Excerpts from a spatial dataset:
* Start *
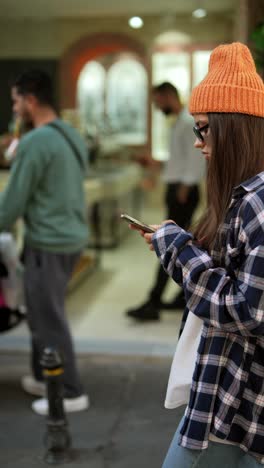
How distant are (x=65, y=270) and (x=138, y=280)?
3.54 m

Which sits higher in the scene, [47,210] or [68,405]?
[47,210]

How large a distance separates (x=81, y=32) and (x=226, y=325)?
11700 millimetres

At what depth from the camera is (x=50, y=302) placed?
4.15m

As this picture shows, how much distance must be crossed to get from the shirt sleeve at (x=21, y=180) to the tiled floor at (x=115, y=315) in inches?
64.3

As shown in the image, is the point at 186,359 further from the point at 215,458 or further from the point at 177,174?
the point at 177,174

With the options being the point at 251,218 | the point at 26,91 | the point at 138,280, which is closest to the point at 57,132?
the point at 26,91

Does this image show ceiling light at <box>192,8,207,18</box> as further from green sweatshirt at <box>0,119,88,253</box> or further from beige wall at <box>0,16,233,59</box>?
green sweatshirt at <box>0,119,88,253</box>

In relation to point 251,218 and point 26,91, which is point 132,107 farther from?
point 251,218

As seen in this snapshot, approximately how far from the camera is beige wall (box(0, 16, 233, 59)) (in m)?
11.4

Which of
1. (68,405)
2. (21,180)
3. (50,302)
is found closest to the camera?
(21,180)

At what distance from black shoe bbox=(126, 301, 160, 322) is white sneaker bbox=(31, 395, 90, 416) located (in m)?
1.72

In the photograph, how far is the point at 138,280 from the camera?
7684 mm

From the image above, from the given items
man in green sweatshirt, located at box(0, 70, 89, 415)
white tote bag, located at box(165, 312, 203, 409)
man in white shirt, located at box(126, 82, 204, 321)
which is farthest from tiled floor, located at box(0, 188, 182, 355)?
white tote bag, located at box(165, 312, 203, 409)


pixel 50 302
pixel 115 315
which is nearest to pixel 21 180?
pixel 50 302
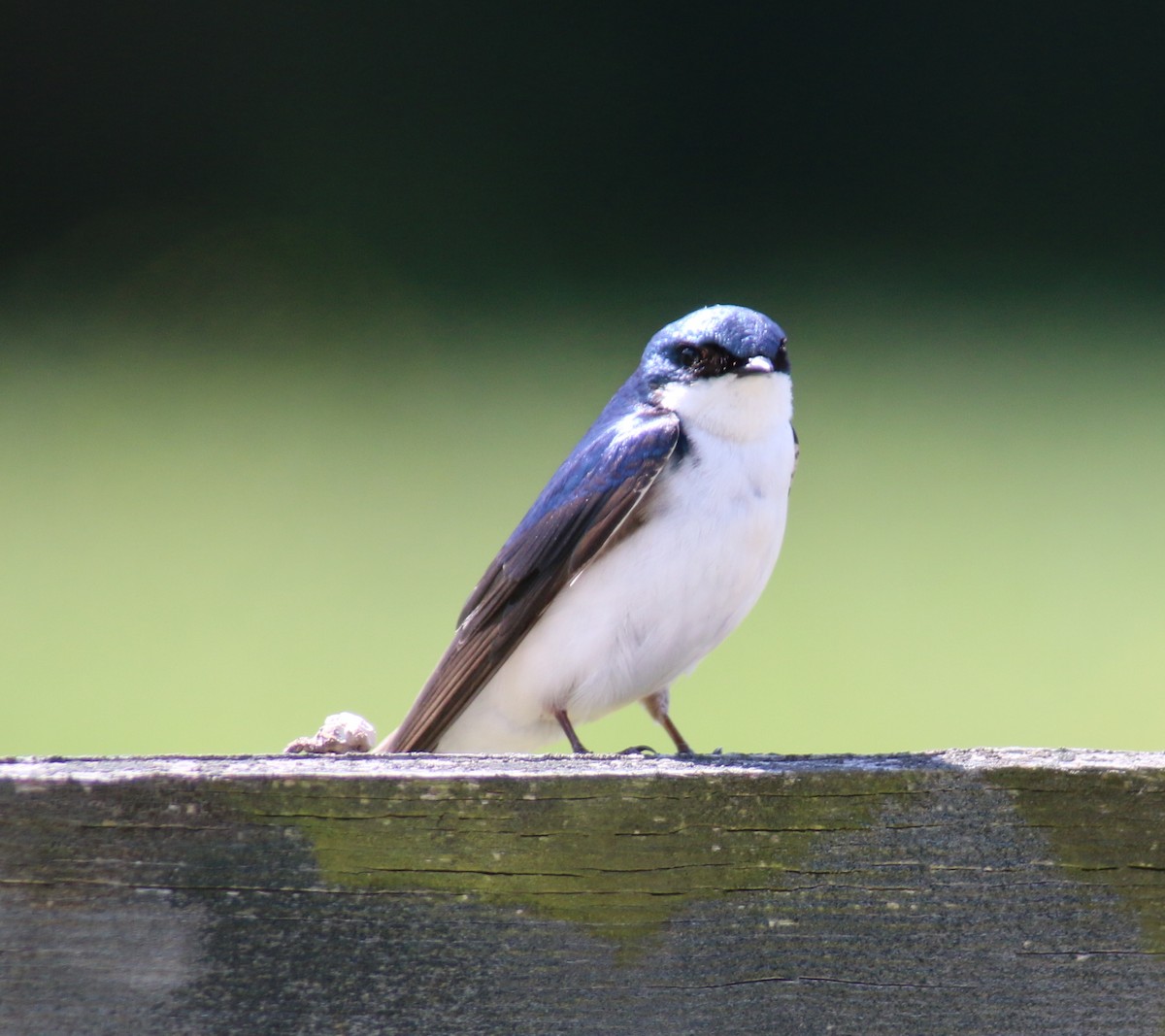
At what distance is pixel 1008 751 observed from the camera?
1277 millimetres

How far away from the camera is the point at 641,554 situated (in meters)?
2.54

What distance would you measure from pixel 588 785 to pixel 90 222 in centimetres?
500

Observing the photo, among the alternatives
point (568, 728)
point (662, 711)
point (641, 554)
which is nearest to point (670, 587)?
point (641, 554)

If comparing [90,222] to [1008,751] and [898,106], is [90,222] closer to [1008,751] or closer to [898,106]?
[898,106]

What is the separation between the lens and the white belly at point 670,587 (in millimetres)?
2521

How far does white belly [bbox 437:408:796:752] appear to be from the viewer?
2521 millimetres

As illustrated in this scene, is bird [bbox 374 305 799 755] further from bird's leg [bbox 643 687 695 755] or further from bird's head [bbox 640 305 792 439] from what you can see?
bird's leg [bbox 643 687 695 755]

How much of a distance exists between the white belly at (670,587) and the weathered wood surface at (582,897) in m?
1.27

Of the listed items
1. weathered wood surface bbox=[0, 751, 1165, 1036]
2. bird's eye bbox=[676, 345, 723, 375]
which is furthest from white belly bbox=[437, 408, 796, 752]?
weathered wood surface bbox=[0, 751, 1165, 1036]

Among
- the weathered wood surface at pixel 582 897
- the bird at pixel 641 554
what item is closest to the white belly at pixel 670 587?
the bird at pixel 641 554

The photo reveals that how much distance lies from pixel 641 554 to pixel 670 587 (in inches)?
2.9

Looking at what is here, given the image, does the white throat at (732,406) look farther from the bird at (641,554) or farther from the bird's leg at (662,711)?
the bird's leg at (662,711)

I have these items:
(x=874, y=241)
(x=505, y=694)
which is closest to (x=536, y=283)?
(x=874, y=241)

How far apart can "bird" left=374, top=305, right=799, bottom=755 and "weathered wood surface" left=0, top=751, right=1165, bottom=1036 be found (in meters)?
1.28
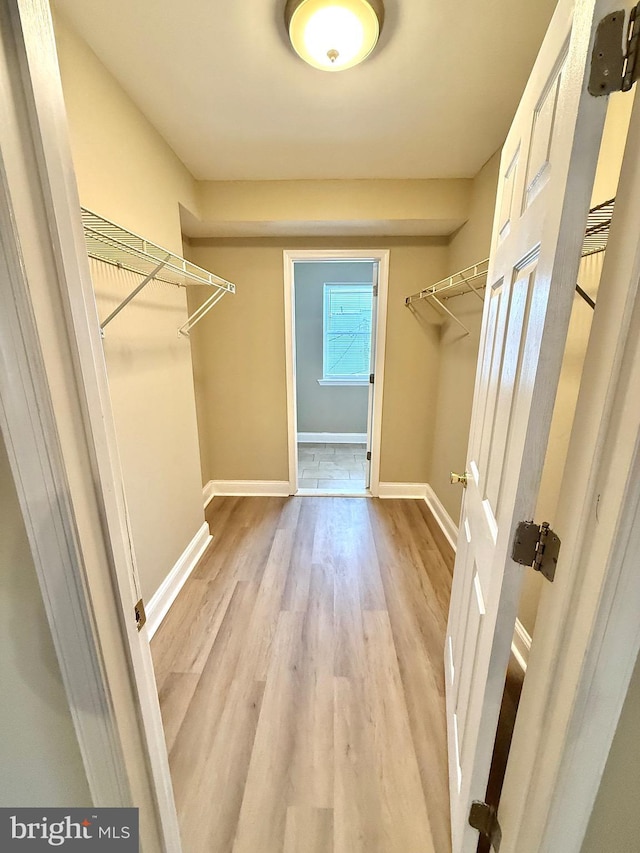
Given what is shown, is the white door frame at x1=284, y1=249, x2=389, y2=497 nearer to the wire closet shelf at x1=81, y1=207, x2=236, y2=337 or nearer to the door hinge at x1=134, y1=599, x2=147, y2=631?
the wire closet shelf at x1=81, y1=207, x2=236, y2=337

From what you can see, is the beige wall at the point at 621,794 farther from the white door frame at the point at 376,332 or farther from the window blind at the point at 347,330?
the window blind at the point at 347,330

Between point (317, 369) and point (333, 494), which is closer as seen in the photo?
point (333, 494)

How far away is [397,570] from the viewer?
225cm

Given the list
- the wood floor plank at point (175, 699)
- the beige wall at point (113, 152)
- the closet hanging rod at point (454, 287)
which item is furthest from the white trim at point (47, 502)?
the closet hanging rod at point (454, 287)

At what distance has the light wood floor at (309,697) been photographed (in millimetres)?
1079

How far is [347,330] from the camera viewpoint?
4781mm

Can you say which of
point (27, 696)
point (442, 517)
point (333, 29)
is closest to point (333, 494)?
point (442, 517)

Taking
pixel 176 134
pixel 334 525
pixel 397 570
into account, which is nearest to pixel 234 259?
pixel 176 134

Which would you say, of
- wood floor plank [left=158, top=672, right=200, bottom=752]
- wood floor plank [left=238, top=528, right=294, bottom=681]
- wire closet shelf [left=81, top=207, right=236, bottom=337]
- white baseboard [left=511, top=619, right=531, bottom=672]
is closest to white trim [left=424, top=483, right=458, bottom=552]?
white baseboard [left=511, top=619, right=531, bottom=672]

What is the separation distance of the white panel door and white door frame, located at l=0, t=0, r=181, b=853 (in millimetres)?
784

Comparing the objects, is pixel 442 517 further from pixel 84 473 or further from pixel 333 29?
pixel 333 29

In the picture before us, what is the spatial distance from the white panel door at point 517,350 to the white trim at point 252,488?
7.32 feet

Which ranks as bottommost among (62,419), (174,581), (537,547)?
(174,581)

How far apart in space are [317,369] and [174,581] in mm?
3496
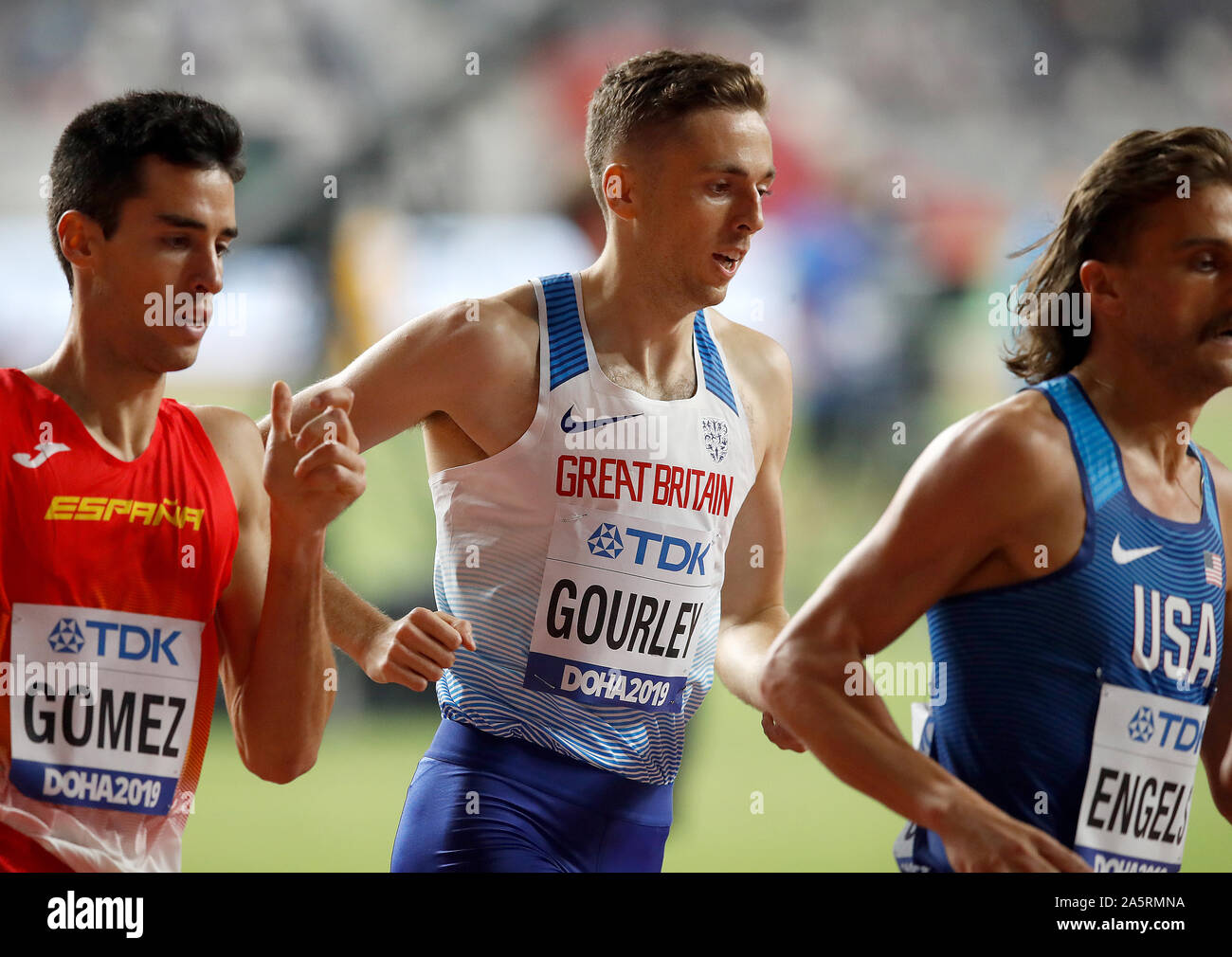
* End *
Starting at the line containing "How far apart in" and continuing through the end of the data, update the lines by replacing "mm" with "millimeters" and leaving everything else unchanged. Leave the pictures out of your answer.

ANSWER TO THE EXERCISE ->
How far apart in space are [317,369] and [174,581] in millimeters?
3496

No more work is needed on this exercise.